Disabilitas merupakan sebuah istilah baru untuk menjelaskan mengenai keadaan seseorang
yang memiliki ketidakmampuan berupa keadaan fisik, mental, kognitif, sensorik, emosional,
perkembangan atau kombinasi dari beberapa keadaan tersebut.Istilah disabilitas saat ini lebih
sering digunakan untuk menggantikan istilah penyandang cacat. Hal ini dikarenakan disabilitas
terkesan lebih halus istilahnya dibandingkan dengan penyandang cacat. Pengertian penyandang
cacat menurut Pasal 1 angka 1 Undang-Undang Nomor 4 Tahun 1997 tentang Penyandang
Cacat (UU PC) yaitu setiap orang yang memiliki kelainan fisik dan/atau mental yang dapat
menganggu atau merupakan rintangan dan hambatan baginya untuk melakukan sesuatu secara
selayaknya.

Berdasarkan data tahun 2019, anak disabilitas usia 2 sampai 17 tahun berdasarkan tempat
tinggal dan jenis kelamin ada dalam angka 0,79%. Sementara persentase anak disabilitas usia 7
sampai 17 tahun berdasarkan partisipasi sekolah mengalami kesulitan untuk bisa bersekolah.
Bahkan ketika ada sekolah khusus pun anak-anak masih memiliki keterbatasan seperti
keterbatasan guru serta sarana dan prasarana. Dalam hal ini penyandang disabilitas mempunyai
hak dalam berpendidikan layaknya seperti orang normal yang mempunyai penddikan
berkualitas. Hal ini diatur berdasarkan UU No 8 Tahun 2016 diantaranya hak untuk
mendapatkan pendidikan yang bermutu pada satuan pendidikan di semua jenis, jalur, dan
jenjang pendidikan secara inklusif dan khusus. Hak untuk mempunyai kesamaan kesempatan
sebagai penyelenggara pendidikan yang bermutu pada satuan pendidikan di semua jenis, jalur,
dan jenjang pendidikan, dan Hak untuk mendapatkan akomodasi yang layak sebagai peserta
didik, serta pendidikan untuk penyandang disabilitas berdasarkan UU No 8 Tahun 2016 lainnya
adalah setiap warga negara mempunyai hak yang sama untuk memperoleh pendidikan yang
bermutu. Warga negara yang mempunyai kelainan fisik, emosional, mental, intelektual,
dan/atau sosial berhak memperoleh pendidikan khusus. Warga negara yang memiliki potensi
kecerdasan dan bakat istimewa berhak memperoleh pendidikan khusus dan pendidikan khusus
dapat dilaksanakan melalui lembaga pendidikan khusus (SLB) atau inklusif (terintegrasi ke
dalam lembaga pendidikan reguler),”

B. Identifikasi Masalah
a. Apakah penyandang disabilitas berhak mendapat pendidikan khusus?
b. Bagaimana cara menangani diskriminasi terhadap penyandang disabilitas?

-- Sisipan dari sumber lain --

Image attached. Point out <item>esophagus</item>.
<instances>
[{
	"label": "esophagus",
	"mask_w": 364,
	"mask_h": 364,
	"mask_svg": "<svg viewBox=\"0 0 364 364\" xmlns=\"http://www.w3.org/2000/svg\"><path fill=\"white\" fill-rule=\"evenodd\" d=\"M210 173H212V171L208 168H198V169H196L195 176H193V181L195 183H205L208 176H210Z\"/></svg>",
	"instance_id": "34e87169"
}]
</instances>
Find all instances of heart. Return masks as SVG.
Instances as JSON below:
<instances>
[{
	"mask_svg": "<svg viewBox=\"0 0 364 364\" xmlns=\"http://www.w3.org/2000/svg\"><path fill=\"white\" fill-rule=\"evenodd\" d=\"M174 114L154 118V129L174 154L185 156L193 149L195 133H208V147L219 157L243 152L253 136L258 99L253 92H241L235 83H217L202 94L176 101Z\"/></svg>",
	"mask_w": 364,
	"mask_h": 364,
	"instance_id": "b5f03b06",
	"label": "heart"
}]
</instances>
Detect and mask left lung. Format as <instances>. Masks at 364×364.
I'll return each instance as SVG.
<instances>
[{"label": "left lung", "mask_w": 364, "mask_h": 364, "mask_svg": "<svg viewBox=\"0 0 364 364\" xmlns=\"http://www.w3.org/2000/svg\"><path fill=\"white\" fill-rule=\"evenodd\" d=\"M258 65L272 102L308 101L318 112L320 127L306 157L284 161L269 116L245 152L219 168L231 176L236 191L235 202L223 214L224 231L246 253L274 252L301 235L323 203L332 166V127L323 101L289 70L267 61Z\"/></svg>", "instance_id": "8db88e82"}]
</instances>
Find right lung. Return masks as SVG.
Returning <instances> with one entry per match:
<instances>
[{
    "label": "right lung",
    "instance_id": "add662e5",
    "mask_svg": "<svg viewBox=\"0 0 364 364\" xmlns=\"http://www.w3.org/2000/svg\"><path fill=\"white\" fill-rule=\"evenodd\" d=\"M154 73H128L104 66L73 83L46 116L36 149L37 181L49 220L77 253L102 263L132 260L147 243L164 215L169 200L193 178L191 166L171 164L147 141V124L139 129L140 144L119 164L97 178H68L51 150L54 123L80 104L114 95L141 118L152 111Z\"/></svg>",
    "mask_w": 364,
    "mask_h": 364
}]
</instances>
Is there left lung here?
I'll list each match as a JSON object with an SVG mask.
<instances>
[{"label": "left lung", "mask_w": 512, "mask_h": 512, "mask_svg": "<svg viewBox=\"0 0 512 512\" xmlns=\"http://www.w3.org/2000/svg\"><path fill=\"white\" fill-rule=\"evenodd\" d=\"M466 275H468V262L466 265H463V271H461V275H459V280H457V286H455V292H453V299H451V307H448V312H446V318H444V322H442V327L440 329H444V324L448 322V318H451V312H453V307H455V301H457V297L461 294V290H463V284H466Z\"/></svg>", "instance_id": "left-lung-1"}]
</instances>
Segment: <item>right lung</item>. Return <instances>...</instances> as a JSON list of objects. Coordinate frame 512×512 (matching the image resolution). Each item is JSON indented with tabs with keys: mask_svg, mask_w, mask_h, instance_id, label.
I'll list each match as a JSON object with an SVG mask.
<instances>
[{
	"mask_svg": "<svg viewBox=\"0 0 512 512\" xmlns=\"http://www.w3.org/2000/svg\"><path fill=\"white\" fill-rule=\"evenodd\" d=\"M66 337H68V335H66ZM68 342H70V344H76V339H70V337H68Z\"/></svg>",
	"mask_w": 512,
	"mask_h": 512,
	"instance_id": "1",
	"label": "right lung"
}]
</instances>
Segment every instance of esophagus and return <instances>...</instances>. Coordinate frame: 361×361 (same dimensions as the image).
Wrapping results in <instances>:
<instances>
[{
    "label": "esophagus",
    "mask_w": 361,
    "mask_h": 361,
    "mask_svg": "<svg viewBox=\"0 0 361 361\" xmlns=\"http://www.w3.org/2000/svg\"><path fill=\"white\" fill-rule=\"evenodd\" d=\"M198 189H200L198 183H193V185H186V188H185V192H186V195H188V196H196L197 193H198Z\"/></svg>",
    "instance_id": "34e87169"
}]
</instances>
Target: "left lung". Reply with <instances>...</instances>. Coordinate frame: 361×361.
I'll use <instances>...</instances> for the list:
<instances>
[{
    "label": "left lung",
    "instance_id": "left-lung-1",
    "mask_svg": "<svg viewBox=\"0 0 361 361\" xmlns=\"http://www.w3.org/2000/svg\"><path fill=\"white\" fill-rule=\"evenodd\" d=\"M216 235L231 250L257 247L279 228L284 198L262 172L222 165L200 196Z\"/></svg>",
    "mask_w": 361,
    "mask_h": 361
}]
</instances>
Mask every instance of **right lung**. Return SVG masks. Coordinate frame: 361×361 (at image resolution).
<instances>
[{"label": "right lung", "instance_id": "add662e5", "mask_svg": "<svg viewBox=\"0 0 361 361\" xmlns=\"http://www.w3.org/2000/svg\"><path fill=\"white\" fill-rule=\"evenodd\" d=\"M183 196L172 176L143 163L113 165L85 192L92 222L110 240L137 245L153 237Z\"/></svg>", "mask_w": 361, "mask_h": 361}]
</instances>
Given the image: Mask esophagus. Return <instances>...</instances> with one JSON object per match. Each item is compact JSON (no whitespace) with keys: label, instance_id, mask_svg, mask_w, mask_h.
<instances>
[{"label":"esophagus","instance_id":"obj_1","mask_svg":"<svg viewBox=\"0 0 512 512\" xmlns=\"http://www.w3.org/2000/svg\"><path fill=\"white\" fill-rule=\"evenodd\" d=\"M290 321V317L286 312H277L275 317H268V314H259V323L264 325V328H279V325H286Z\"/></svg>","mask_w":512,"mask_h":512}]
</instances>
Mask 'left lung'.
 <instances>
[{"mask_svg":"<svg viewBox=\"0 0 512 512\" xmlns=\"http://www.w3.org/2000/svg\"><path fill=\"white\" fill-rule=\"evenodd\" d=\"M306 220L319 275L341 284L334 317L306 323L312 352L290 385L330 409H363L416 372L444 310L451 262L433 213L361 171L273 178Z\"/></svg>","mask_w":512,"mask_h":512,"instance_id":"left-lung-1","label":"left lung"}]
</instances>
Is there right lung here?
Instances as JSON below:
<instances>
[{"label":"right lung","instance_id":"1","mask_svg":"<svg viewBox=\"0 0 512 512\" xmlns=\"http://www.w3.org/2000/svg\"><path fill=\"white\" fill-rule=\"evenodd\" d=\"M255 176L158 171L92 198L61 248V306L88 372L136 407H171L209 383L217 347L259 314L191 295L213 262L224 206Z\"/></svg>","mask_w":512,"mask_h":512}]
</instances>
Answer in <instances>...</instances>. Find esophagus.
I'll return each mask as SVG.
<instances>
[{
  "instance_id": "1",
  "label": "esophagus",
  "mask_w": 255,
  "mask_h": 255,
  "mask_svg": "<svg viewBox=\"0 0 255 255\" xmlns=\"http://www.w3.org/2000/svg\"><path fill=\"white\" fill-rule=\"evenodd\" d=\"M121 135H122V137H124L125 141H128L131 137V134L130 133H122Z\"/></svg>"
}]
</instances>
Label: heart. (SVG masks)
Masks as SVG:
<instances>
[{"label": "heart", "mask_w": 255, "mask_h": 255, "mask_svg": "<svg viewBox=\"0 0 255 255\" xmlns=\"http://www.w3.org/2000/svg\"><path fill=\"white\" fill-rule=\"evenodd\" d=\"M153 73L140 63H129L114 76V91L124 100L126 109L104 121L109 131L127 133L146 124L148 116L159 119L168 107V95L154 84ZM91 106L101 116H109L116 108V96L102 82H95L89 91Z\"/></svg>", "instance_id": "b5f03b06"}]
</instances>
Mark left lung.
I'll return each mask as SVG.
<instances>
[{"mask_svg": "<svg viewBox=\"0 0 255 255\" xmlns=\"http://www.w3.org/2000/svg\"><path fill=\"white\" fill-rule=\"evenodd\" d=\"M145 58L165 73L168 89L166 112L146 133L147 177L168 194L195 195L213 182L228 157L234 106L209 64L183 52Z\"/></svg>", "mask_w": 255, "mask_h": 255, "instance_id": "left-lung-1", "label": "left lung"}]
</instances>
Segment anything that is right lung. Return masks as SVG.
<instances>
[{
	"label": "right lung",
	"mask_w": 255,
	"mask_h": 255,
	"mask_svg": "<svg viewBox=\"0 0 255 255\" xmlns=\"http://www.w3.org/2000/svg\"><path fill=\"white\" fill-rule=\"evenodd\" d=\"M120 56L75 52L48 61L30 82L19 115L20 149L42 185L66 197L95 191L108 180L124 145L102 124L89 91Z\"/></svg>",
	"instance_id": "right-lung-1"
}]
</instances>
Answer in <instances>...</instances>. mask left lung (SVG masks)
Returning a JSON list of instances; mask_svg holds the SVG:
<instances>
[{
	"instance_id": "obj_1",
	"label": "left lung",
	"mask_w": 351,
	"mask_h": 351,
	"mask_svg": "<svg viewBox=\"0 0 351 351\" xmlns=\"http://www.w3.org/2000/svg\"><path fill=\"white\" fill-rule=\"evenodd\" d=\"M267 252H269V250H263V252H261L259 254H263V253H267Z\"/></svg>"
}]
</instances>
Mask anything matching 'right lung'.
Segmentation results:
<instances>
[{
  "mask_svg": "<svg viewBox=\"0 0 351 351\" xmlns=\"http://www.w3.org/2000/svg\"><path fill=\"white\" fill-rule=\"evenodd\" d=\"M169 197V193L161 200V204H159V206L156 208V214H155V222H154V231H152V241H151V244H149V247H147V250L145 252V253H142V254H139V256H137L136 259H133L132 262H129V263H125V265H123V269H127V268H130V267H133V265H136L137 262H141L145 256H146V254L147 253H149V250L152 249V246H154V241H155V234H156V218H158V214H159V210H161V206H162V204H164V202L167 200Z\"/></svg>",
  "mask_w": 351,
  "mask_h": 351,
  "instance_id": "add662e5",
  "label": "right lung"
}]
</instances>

C. Tujuan dan Kenggunaan Penyususnan Naskah Akademik


Sesuai dengan identifikasi masalah yang dikemukakan di atas,tujuan penyusunan
Naskah Akademik adalah sebagai berikut :
1. Untuk mengkaji dan mengetahui hak-hak bagi penyandang disabilitas khususnya
dalam pendidikan khusus
2. Untuk mengetahui penanganan diskriminasi terhadap penyandang disabilitas

D. Metode Penyusunan Naskah Akademik

Jenis penelitian hukum yang dilakukan adalah yuridis normatif serta library
research dengan mempertimbangan bahwa penekanan penelitian menggunakan kajian
peraturan perundang-undangan yang terkait dengan Perlindungan dan Kesejahteraan
Penyandang Disabilitas.
BAB II
KAJIAN TEORETIS DAN PRAKTIK EMPIRIS

A. Kajian Teoretis

1. Perkembangan Cara Pandang Terhadap Penyandang Disabilitas


Disabilitas merupakan konsep yang berkembang, termasuk dalam kaitannya
dengan negara dan regulasi. Perkembangan terbaru dalam memandang disabilitas
adalah perubahan dari cara pandang charity model menjadi social model, yang
kemudian mendasari perkembangan isu disabilitas dalam konteks HAM. Saat ini,
terutama pasca disahkannya CRPD, penyandang disabilitas tidak lagi dipandang
sebagai kelompok yang hanya patut dikasihani, tetapi harus dijamin dan dipenuhi hak-
haknya sebagai seorang manusia.
Dalam perkembangan awal dikenal pendekatan positivisme yang beranggapan
bahwa sesuatu yang normal adalah yang sesuai dengan keadaan kebanyakan orang.
Dengan cara pandang itu menghasilkan konsep sebaliknya, yaitu sesuatu yang tidak
sesuai dengan keadaan kebanyakan orang akan dianggap sebagai sesuatu yang tidak
normal, yang kemudian menghasilkan berbagai istilah seperti abnormal, cacat, luar
biasa, berkelainan, tidak sempurna, dan lain sebagainya. Konsep itu kemudian
dilekatkan kepada tubuh dan mental manusia, sehingga kemudian muncul sebutan-
sebutan untuk menilai kondisi fisik dan mental seseorang dengan istilah penyandang
cacat atau orang gila.
Cara pandang lain berkembang seiring dengan adanya revolusi industri, dimana
pemikiran kaum kapitalis liberal yang selalu melakukan proses akumulasi modal
dengan menggunakan manusia sebagai sumberdaya (human resource), investasi
(human investment) atau sebagai modal (human capital). Dalam cara pandang itu,
penyandang disabilitas mulai tersingkirkan karena tidak dapat dijadikan sebagai
investasi atau modal untuk mengakumulasikan keuntungan, bahkan dianggap sebagai
beban atau masalah, tidak mempunyai nilai-nilai produktif, efektif, dan efisien yang
merupakan parameter untuk orang-orang yang dapat digolongkan sebagai human
resource, human investment, atau human capital.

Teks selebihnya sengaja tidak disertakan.